# Watermelon Question



## Koolbreeze72 (Jul 11, 2006)

I planted Crimson Watermelon seeds in my garden the 1st week of July and was wondering when they are they ready to be picked (tell tell signs). Ive heard thump them, look at the stem, etc.. But not for sure on right timing. Any watermelon conasuers out there (sp)? Thanks for any feedback.

PS A couple of them are as big, if not bigger than a basketball


----------



## sweenyite (Feb 22, 2009)

I'd take the ripest looking one, and cut it. Then you can judge the rest from there. Just my .02


----------



## boat_money (May 21, 2004)

i believe they smell ripe when ready


----------



## Lucky Wave (Jan 28, 2009)

curly thing close to the where the vine and melon connect will turn completely brown


----------



## Ibtsoom (Jun 2, 2009)

*Brown Tendril*



Lucky Wave said:


> curly thing close to the where the vine and melon connect will turn completely brown


This is the same way I was able to tell when mine were ready -- the tendril closest to the where the melon hooks onto the vine turns brown. My only problem is I can't find any variety of melons that are super sweet anymore. They're kind of sweet but not what I remember from when I was a kid. Anyone have any suggestions?


----------



## Charlie2 (Aug 21, 2004)

*Watermelon*

The curly cue is brown and the spot on the bottom yellow. C2


----------



## rvj (May 14, 2006)

Lucky Wave said:


> curly thing close to the where the vine and melon connect will turn completely brown


 This is correct, and it takes about 80 days to mature. So it might be about the first of sept are so...... I have some that I let over ripen, I planted them back in May....


----------



## w_r_ranch (Jan 14, 2005)

Ibtsoom said:


> . My only problem is I can't find any variety of melons that are super sweet anymore. They're kind of sweet but not what I remember from when I was a kid. Anyone have any suggestions?


I can vouch for the 'Moon & Stars', they are excellent!!!









Jenny Hybrid

Queen Hybrid

Moon & Stars

Crunch Hybrid


----------



## rvj (May 14, 2006)

I have a great patch of Moon and Stars, growing now. Try the Moon and Stars Yellow flesh its said to be even sweeter. I also grew a patch of fordhood hybrids, they were great. Get a free catalog from http://rareseeds.com/ . They have a GREAT variety of veggy's some that are very rare.

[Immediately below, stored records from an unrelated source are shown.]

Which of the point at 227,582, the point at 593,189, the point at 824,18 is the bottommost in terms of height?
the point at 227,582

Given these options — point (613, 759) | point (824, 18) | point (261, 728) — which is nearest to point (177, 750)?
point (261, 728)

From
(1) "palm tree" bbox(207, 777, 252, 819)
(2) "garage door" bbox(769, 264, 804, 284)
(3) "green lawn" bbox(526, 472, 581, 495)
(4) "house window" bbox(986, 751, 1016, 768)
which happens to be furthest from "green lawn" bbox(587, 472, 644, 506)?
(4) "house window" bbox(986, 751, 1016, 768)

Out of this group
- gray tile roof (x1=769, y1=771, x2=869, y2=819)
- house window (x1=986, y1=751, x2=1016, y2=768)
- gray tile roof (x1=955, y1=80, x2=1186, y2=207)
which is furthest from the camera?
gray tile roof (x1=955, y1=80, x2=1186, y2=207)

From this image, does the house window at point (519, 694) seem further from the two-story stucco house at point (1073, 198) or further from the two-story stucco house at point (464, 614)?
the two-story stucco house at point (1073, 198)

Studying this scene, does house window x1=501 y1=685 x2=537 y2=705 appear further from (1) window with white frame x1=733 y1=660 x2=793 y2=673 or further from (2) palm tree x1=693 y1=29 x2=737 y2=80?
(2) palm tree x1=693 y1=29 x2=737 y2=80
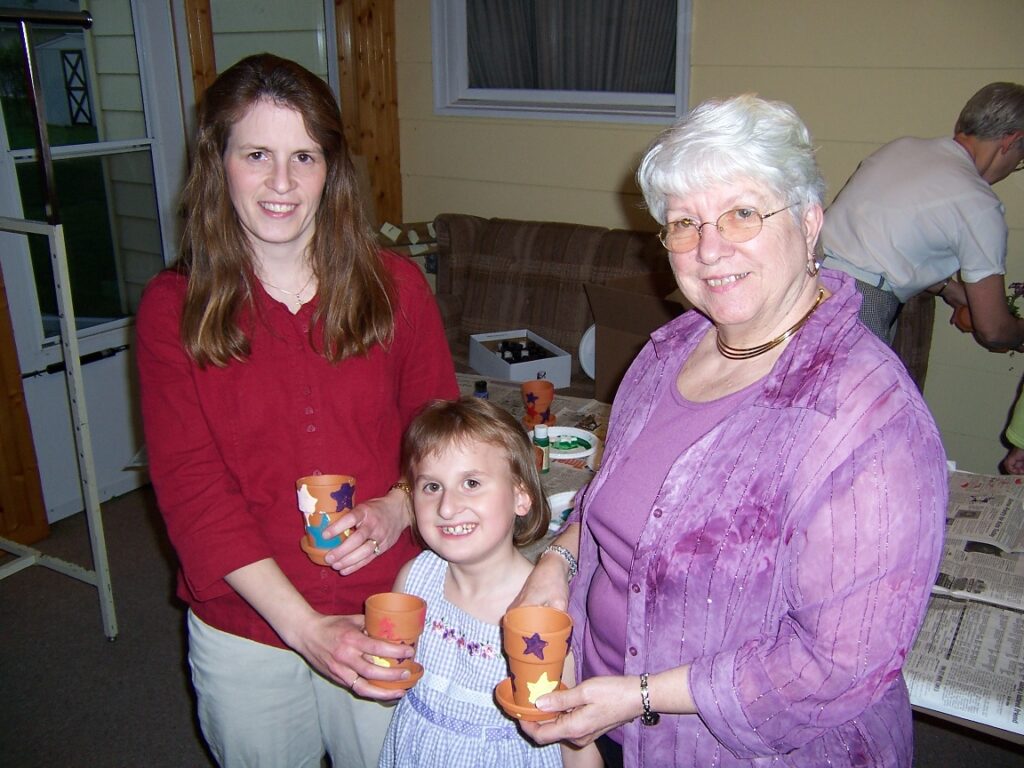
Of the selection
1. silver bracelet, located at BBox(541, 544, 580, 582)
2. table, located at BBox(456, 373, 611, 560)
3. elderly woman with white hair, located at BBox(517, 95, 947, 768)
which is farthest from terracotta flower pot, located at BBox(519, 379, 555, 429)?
elderly woman with white hair, located at BBox(517, 95, 947, 768)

And they have every melon you can think of. 
I grew some Purple Russian tomato's. Pick them, put them in the frige, and eat them just like a plums, they are delicious...


----------



## Farmer Jim (May 21, 2004)

Ibtsoom said:


> My only problem is I can't find any variety of melons that are super sweet anymore. They're kind of sweet but not what I remember from when I was a kid. Anyone have any suggestions?


When I was in the Army at Fort Wolters (Mineral Wells, TX), I bought some acreage that had previously been pasture land. I gathered up every cow paddy on my ten acres and a lot from the land adjacent to mine and tilled them into about a 100 X 50 ft. garden. Took me a solid week of gathering them every day after I got off duty and I wheel-barrowed load after load into that garden plot. It was piled 2 feet high when I started tilling. Don't know if it was a coincidence, or the varieties I planted, or the cow paddies, but that was the best garden I ever grew and the water melons and cantelopes were the sweetest I ever tasted. The many times I've grown melons since then, I've done pretty well and had some that were danged good, but I've never matched those I grew in that garden. So, if you have access to a good pasture, it might be worth your time to put a few pick-up loads of cow paddies into your melon patch.


----------



## Ibtsoom (Jun 2, 2009)

I bet I can find some!! I live out in the sticks. Thanks guys for all the help!!


----------



## Too Tall (May 21, 2004)

don't water to much and have well drained soil.


----------



## sweenyite (Feb 22, 2009)

Too Tall said:


> don't water to much and have well drained soil.


Mix in some sand if you don't have sandy soil.


----------